- _KUTIPAN HALAMAN_:
+===+

Kesultanan Langkat, kerajaan Islam di Sumatera Utara yang kaya raya karena ditemukannya cadangan minyak bumi. Runtuh karena Revolusi Sosial.
---
Intisari hadir di WhatsApp Channel, follow dan dapatkan berita terbaru kami di sini
---
Intisari-Online.com -Tiap-tiap kerajaan di Indonesia punya sumber kekayaannya sendiri-sendiri. Berbicara tentang Kesultanan Langkatan, kerajaan Islam yang pernah berkuasa di Sumatera Utara, tak bisa dilepaskan dari keberadaan cadangan minyak bumi yang ditemukan di Pangkalan Brandan.

+===+

- _BAHAN LATIHAN_:

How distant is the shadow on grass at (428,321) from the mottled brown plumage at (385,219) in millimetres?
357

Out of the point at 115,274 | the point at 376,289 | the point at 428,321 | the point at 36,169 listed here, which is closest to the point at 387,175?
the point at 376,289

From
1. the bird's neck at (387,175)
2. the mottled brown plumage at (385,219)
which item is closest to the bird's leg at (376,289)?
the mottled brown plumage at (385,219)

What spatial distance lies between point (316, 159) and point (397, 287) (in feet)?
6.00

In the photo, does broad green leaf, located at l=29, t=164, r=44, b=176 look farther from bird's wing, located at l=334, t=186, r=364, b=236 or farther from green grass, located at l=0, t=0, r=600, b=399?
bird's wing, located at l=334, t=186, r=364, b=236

+===+

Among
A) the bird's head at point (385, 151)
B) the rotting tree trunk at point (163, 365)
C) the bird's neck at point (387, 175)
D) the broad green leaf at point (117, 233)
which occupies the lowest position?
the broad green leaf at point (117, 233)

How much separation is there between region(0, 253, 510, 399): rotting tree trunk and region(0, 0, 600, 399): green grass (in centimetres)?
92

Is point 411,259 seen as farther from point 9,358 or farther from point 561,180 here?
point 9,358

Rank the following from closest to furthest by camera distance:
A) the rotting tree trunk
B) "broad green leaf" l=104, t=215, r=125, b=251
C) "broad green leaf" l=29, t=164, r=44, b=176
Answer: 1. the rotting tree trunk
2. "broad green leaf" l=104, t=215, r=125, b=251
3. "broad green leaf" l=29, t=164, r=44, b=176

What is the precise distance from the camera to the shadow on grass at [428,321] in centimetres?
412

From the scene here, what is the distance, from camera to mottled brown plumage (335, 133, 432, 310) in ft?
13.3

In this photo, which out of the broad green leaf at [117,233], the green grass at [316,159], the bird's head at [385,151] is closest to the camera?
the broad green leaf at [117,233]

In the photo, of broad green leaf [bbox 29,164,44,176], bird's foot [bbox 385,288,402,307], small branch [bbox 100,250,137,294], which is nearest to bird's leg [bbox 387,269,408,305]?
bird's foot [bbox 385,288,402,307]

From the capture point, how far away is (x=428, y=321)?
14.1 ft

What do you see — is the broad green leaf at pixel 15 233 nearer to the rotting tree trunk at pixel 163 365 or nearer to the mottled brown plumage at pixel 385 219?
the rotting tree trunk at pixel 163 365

+===+

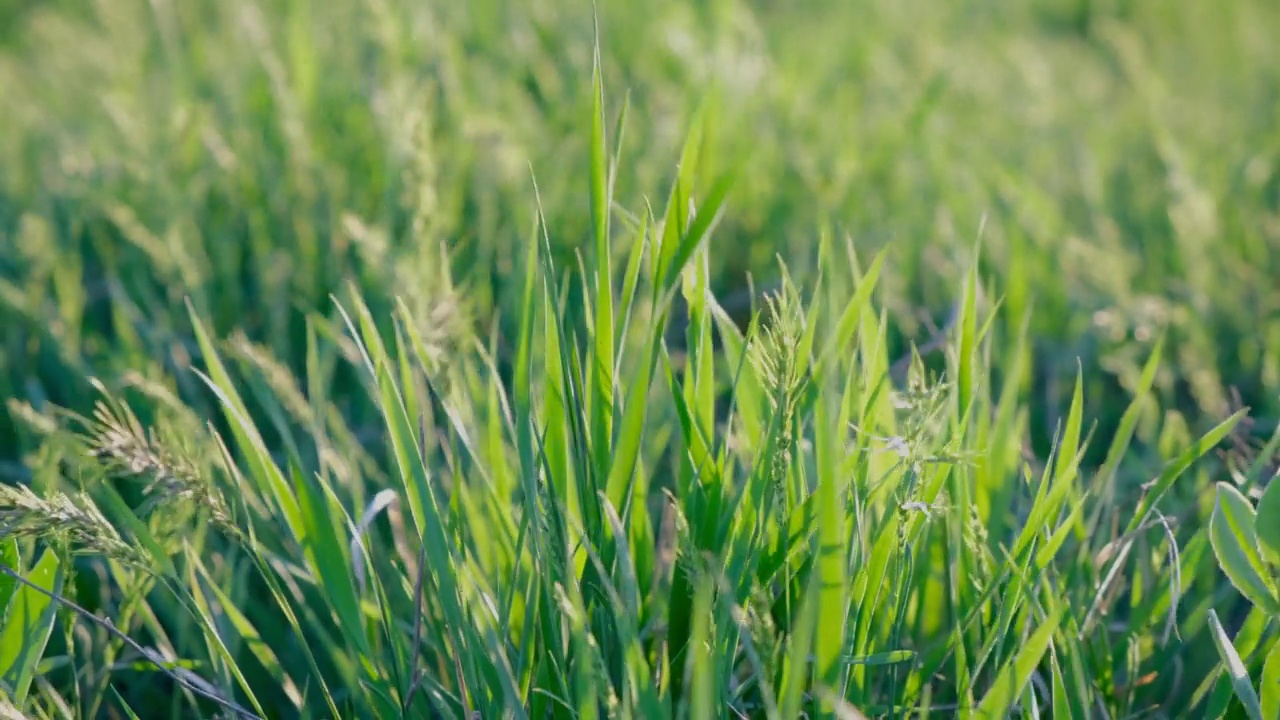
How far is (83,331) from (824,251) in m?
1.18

+===+

- _LANGKAH YANG DIPERLUKAN_:
A: Kutip bagian dari kutipan halaman tentang Kesultanan Langkat yang dibuka dengan kata-kata yang memuat "Kesultanan Langkat, kerajaan" dan ditutup dengan "di Pangkalan Brandan.".
B: Tolong tampilkan setiap baris yang memuat kata "point". Huruf besar dan kecil dibedakan.

- _HASIL TIAP TUGAS_:
A:
Kesultanan Langkat, kerajaan Islam di Sumatera Utara yang kaya raya karena ditemukannya cadangan minyak bumi. Runtuh karena Revolusi Sosial.
---
Intisari hadir di WhatsApp Channel, follow dan dapatkan berita terbaru kami di sini
---
Intisari-Online.com -Tiap-tiap kerajaan di Indonesia punya sumber kekayaannya sendiri-sendiri. Berbicara tentang Kesultanan Langkatan, kerajaan Islam yang pernah berkuasa di Sumatera Utara, tak bisa dilepaskan dari keberadaan cadangan minyak bumi yang ditemukan di Pangkalan Brandan.

B:
Out of the point at 115,274 | the point at 376,289 | the point at 428,321 | the point at 36,169 listed here, which is closest to the point at 387,175?
the point at 376,289
What spatial distance lies between point (316, 159) and point (397, 287) (in feet)?
A) the bird's head at point (385, 151)
B) the rotting tree trunk at point (163, 365)
C) the bird's neck at point (387, 175)
D) the broad green leaf at point (117, 233)
the broad green leaf at point (117, 233)
Is point 411,259 seen as farther from point 9,358 or farther from point 561,180 here?
point 9,358
From the capture point, how far away is (x=428, y=321)?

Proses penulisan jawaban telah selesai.